↓↓↓
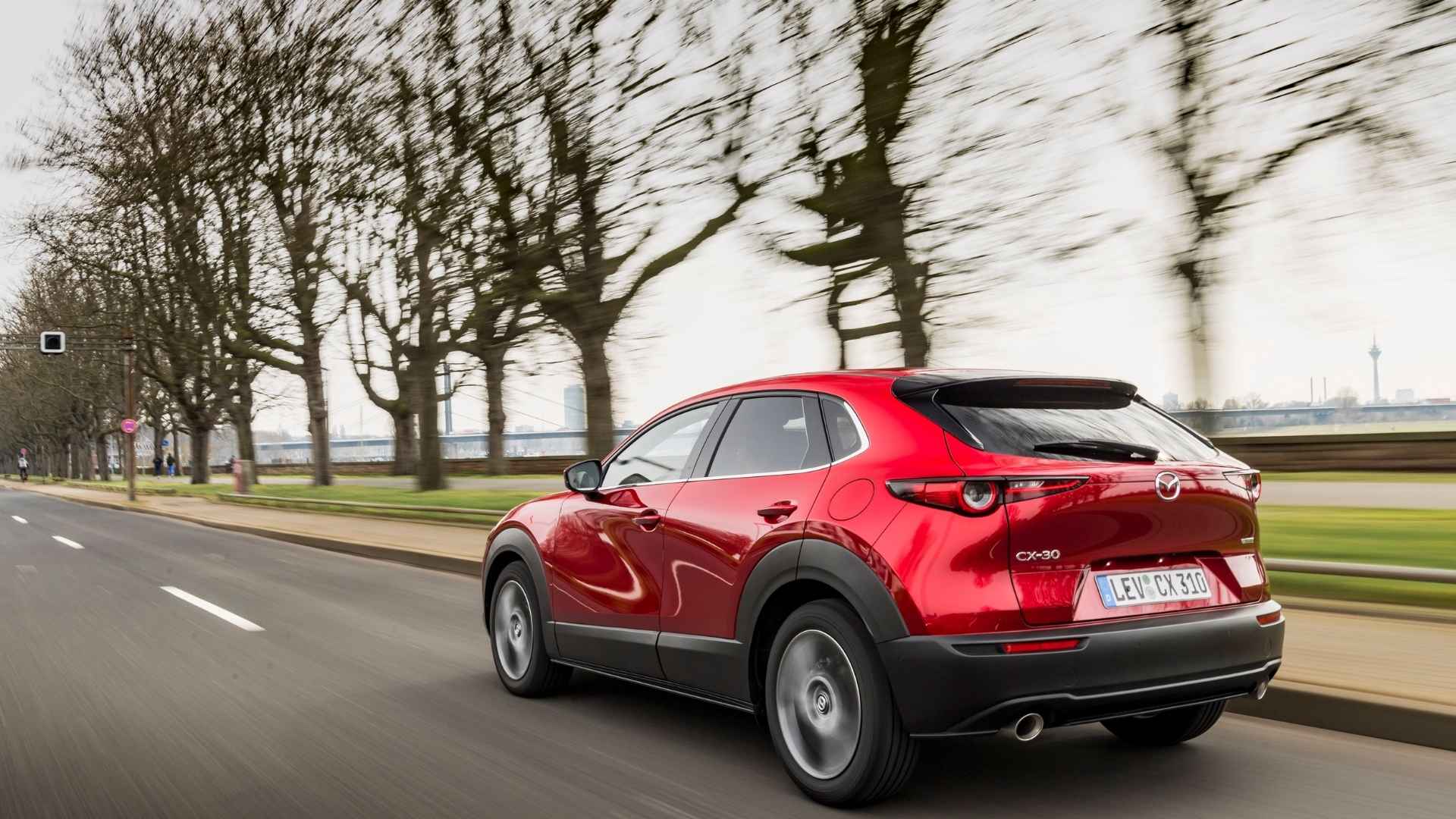 Mazda CX30 Skyactive X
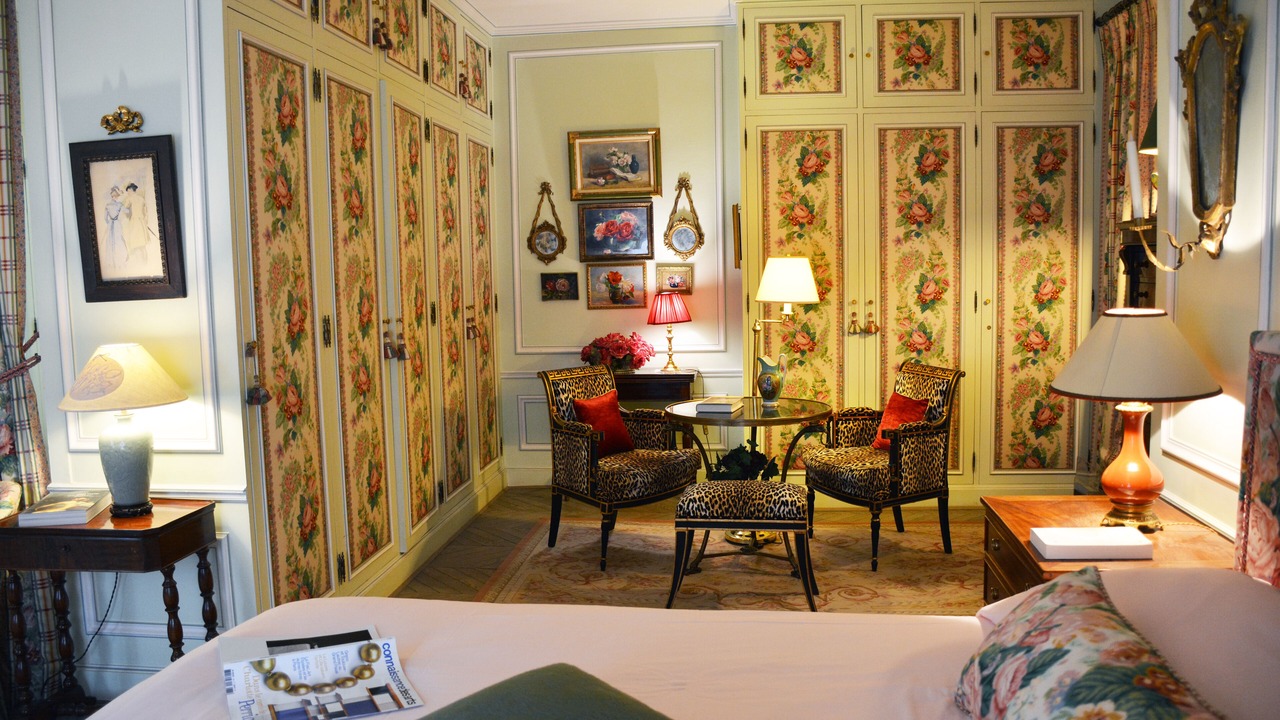 Photo of Bedroom in Chaillot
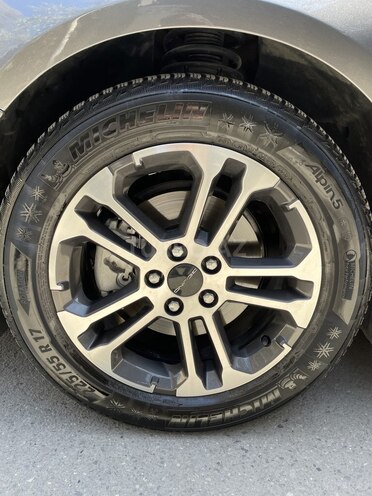 Ford Fusion 2013, 180,000 km - 1.5 л - Bakı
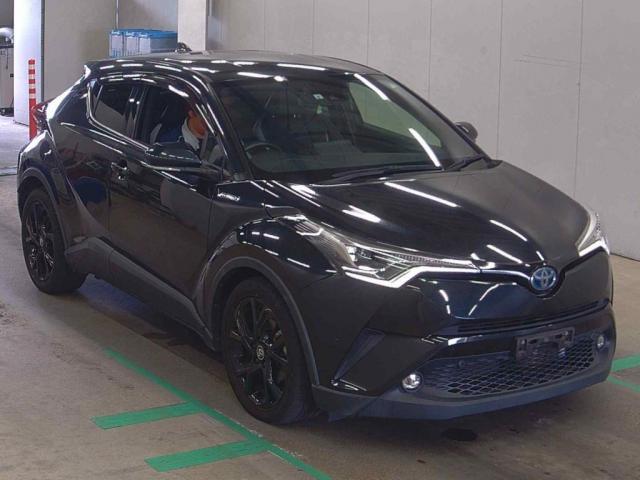 2019 Toyota C-HR Hybrid G Mode Nero
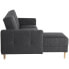 Easy Relax Funktionssofa mit Hocker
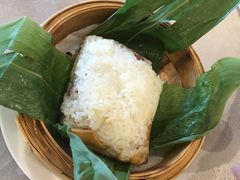 糯米鲍鱼鸡-汤臣·空中餐厅·严选粤菜(石湾世博广场店)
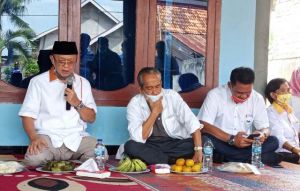 Dari Ponpes, CE Bakar Semangat Tim Di Muaro Jambi: Jadikan Lumbung Suara CE-Ratu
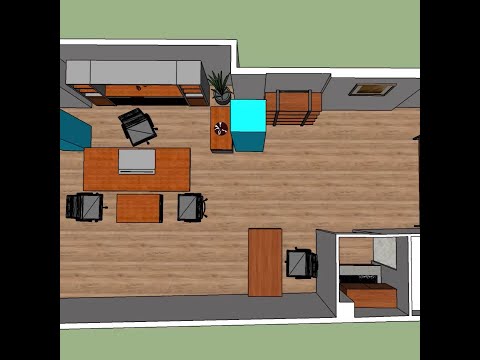 Mobilier de Bureau en Albanie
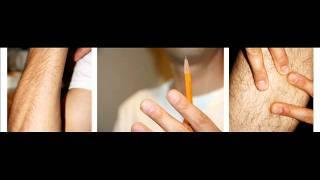 Andrew Mallis Pencil Scar Memories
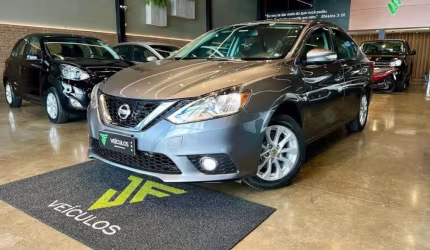 Nissan sentra 20s cvt 2016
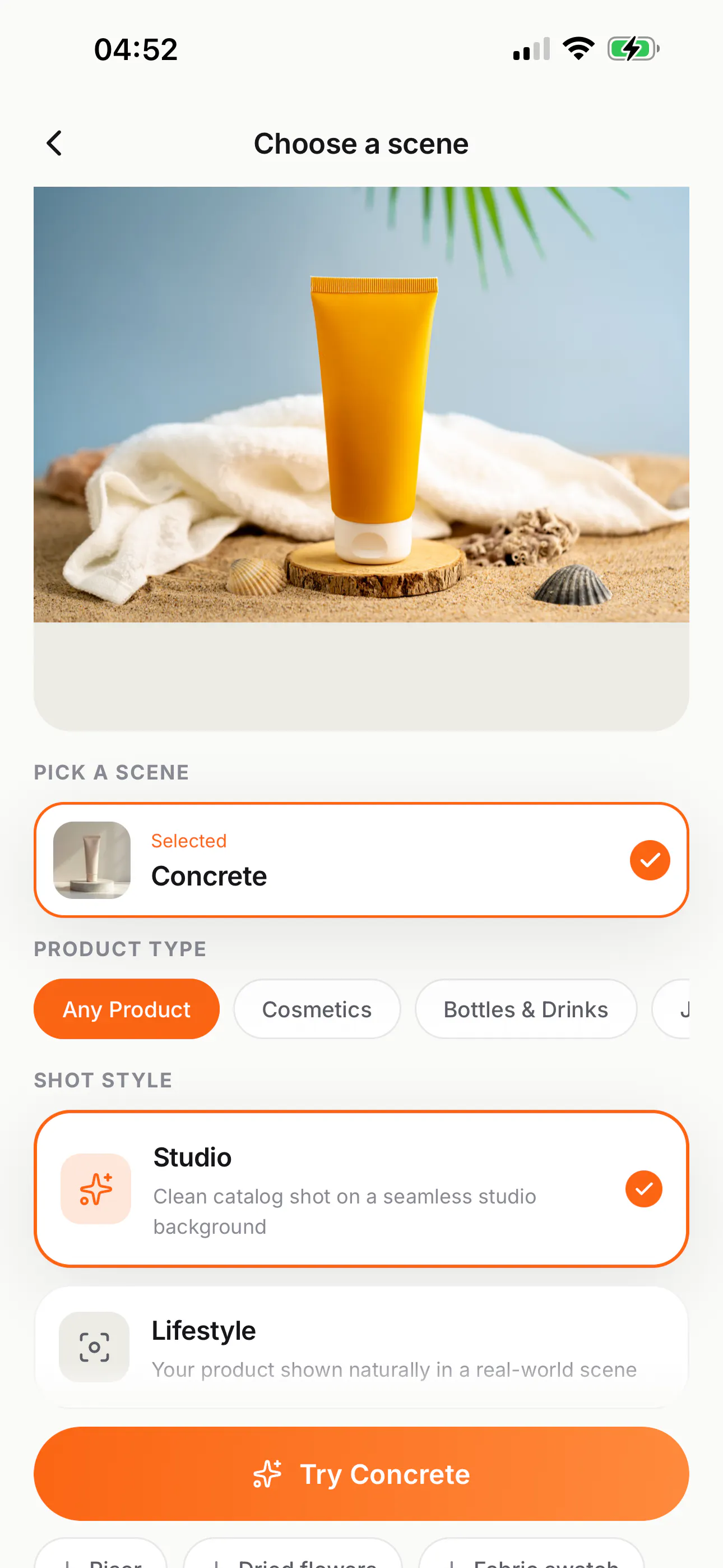 ShopShot: AI Product Photos gallery image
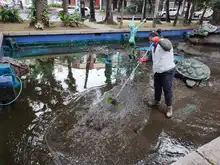 Renovado para disfrute de la comunidad, el Parque de Las Tortugas y la Infancia 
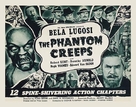 The Phantom Creeps - Movie Poster (xs thumbnail)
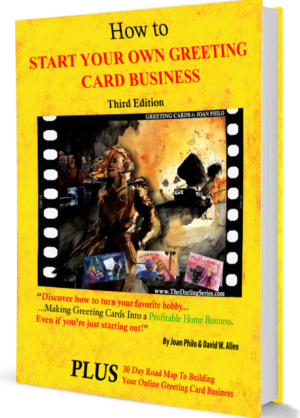 Greeting Card Business Ebook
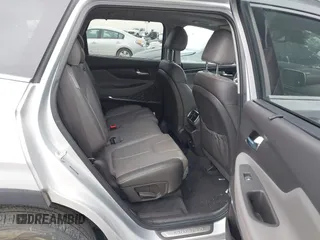 2019 Hyundai Santa Fe Ultimate with VIN 5NMS5CAD1KH000394, listed as a IAAI auction lot 41455421 with 42,886 mi miles and . Bid and sale history available at DreamBid. Image 8.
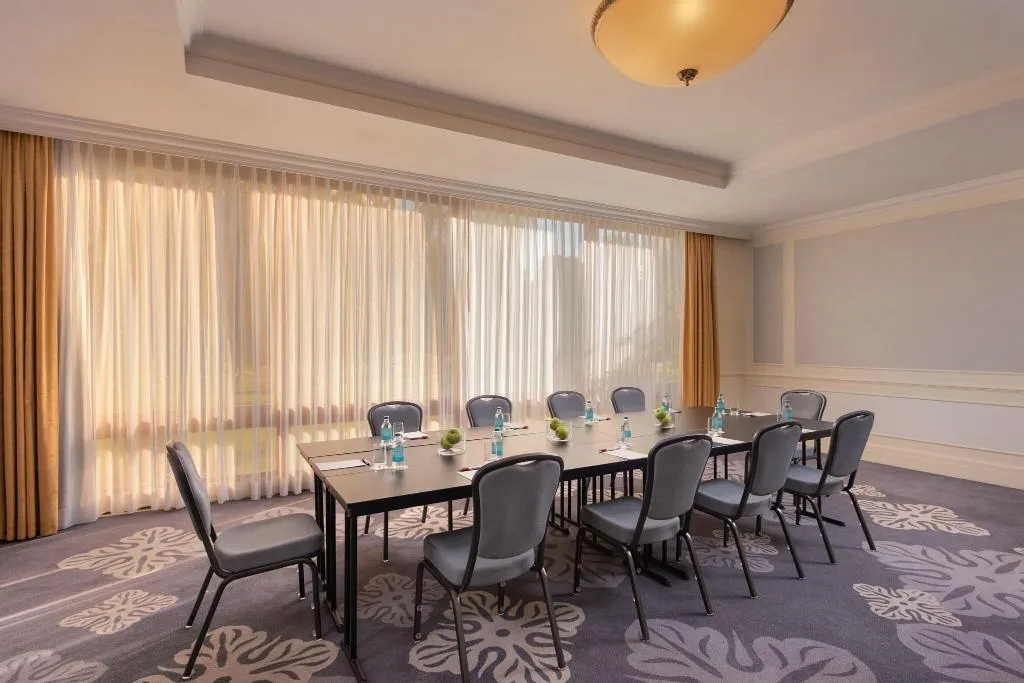 Conferences, Marriott Hotel Lisbon, Lisbon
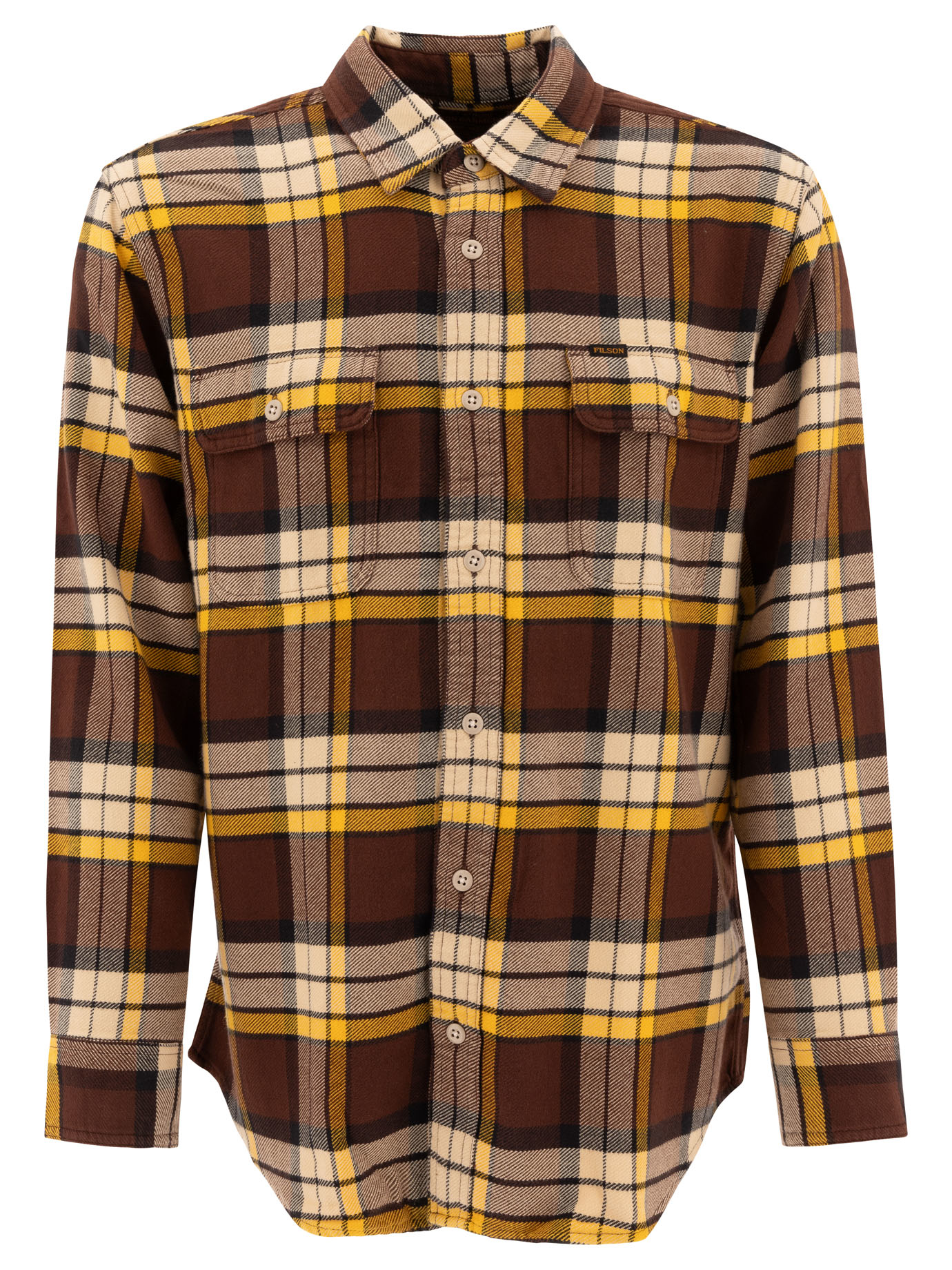 Vintage flannel shirt FMCAM0016W0322201 (FILSON / シャツ・ブラウス ) | FILSON (フィルソン)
↑↑↑
Restate every line of the listing exactly. Pictures are not part of the copy.

 Mazda CX30 Skyactive X
 Photo of Bedroom in Chaillot
 Ford Fusion 2013, 180,000 km - 1.5 л - Bakı
 2019 Toyota C-HR Hybrid G Mode Nero
 Easy Relax Funktionssofa mit Hocker
 糯米鲍鱼鸡-汤臣·空中餐厅·严选粤菜(石湾世博广场店)
 Dari Ponpes, CE Bakar Semangat Tim Di Muaro Jambi: Jadikan Lumbung Suara CE-Ratu
 Mobilier de Bureau en Albanie
 Andrew Mallis Pencil Scar Memories
 Nissan sentra 20s cvt 2016
 ShopShot: AI Product Photos gallery image
 Renovado para disfrute de la comunidad, el Parque de Las Tortugas y la Infancia 
 The Phantom Creeps - Movie Poster (xs thumbnail)
 Greeting Card Business Ebook
 2019 Hyundai Santa Fe Ultimate with VIN 5NMS5CAD1KH000394, listed as a IAAI auction lot 41455421 with 42,886 mi miles and . Bid and sale history available at DreamBid. Image 8.
 Conferences, Marriott Hotel Lisbon, Lisbon
 Vintage flannel shirt FMCAM0016W0322201 (FILSON / シャツ・ブラウス ) | FILSON (フィルソン)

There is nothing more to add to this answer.